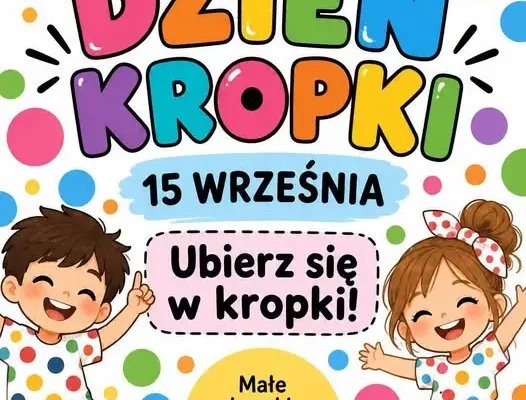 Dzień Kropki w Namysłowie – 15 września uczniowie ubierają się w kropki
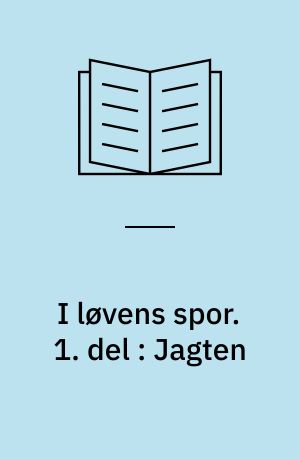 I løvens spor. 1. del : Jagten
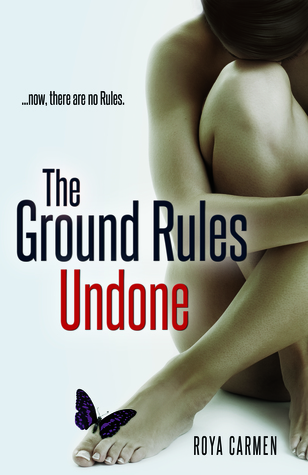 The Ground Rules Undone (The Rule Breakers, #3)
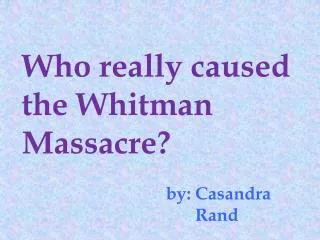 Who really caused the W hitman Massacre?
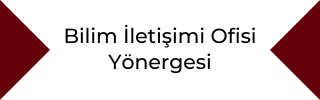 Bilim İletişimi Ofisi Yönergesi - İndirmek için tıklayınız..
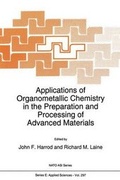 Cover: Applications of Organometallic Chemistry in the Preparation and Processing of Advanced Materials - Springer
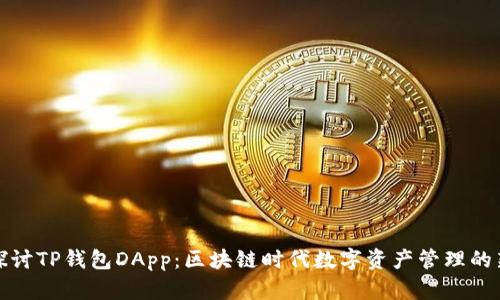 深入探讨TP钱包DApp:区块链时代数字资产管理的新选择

▬▬▬▬▬▬▬▬▬▬

WHAT TO WORK ON: Take the lines from the one containing "I løvens spor. 1. del : Jagten" through the last line of the listing and repeat them exactly. Omit the pictures.

TASK RESPONSE:
 I løvens spor. 1. del : Jagten
 The Ground Rules Undone (The Rule Breakers, #3)
 Who really caused the W hitman Massacre?
 Bilim İletişimi Ofisi Yönergesi - İndirmek için tıklayınız..
 Cover: Applications of Organometallic Chemistry in the Preparation and Processing of Advanced Materials - Springer
 深入探讨TP钱包DApp:区块链时代数字资产管理的新选择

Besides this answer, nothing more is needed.